- **Data extracts**:
────────────────────
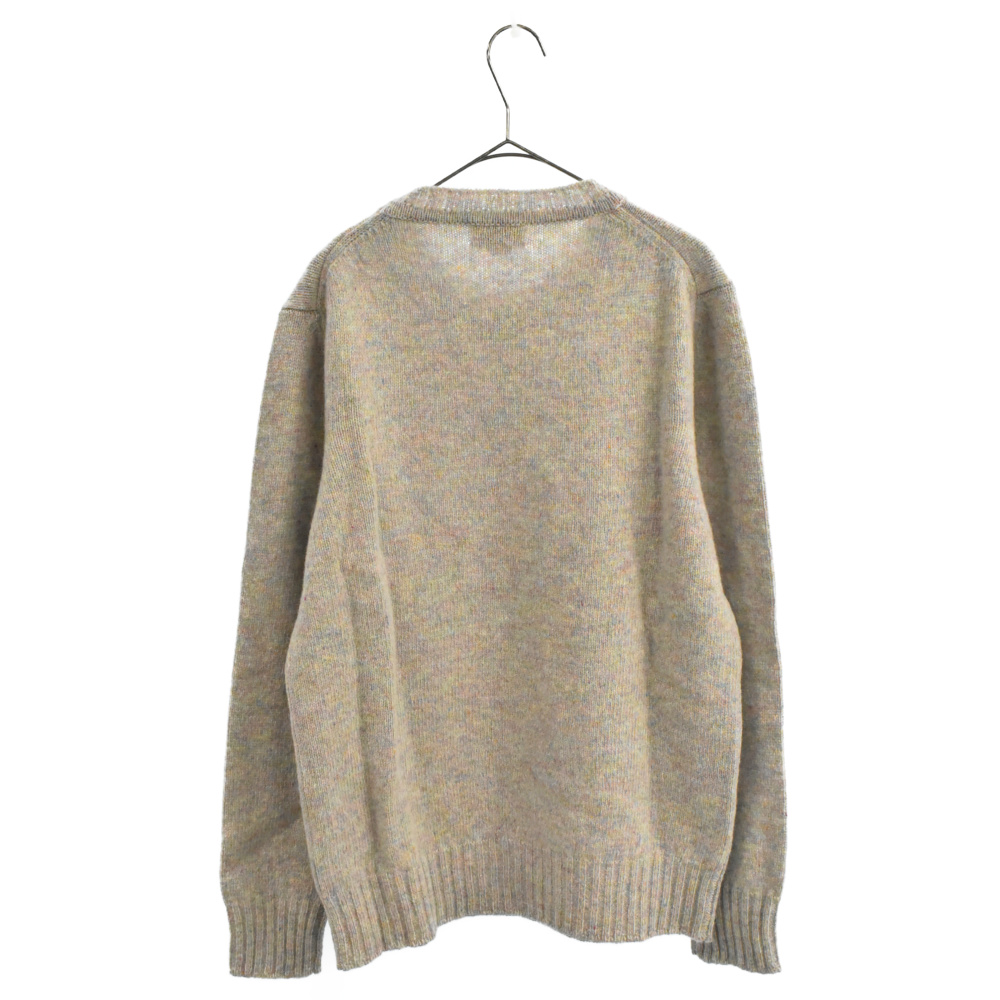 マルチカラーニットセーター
────────────────────
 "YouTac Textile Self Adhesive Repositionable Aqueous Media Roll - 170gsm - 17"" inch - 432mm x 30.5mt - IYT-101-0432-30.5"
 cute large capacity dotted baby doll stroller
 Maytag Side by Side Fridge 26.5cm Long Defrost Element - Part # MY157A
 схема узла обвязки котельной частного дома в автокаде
────────────────────
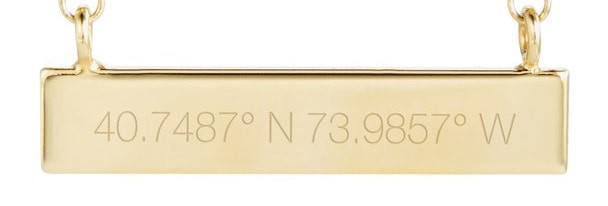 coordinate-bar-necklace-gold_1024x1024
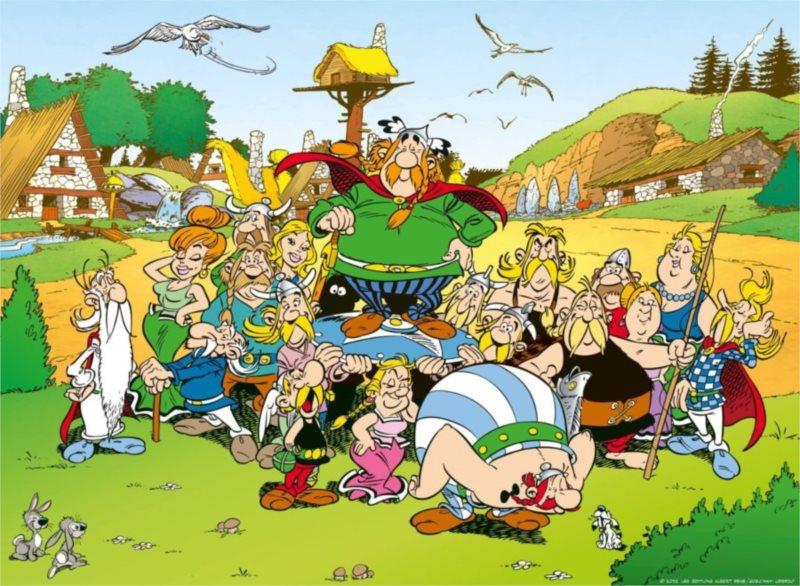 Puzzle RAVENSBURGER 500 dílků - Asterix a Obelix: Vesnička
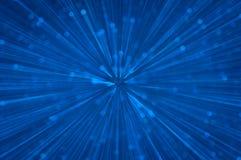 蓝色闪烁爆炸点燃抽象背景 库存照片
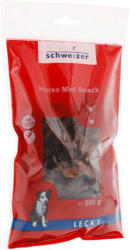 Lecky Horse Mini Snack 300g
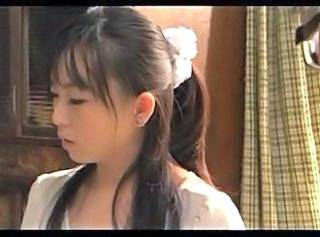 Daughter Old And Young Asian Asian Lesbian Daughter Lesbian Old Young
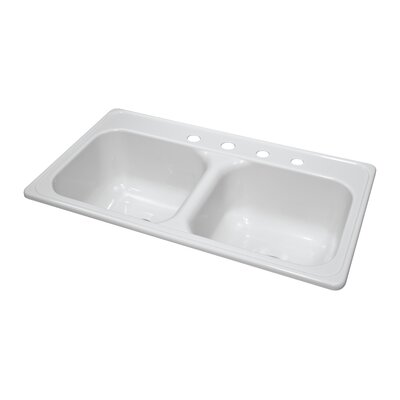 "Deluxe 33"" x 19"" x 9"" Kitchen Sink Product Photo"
────────────────────
Your answer should consist of the lines above between those holding "Lecky Horse Mini Snack 300g" and "Kitchen Sink Product", inclusive, reproduced word for word and without pictures.

- **Written response**:
 Lecky Horse Mini Snack 300g
 Daughter Old And Young Asian Asian Lesbian Daughter Lesbian Old Young
 "Deluxe 33"" x 19"" x 9"" Kitchen Sink Product Photo"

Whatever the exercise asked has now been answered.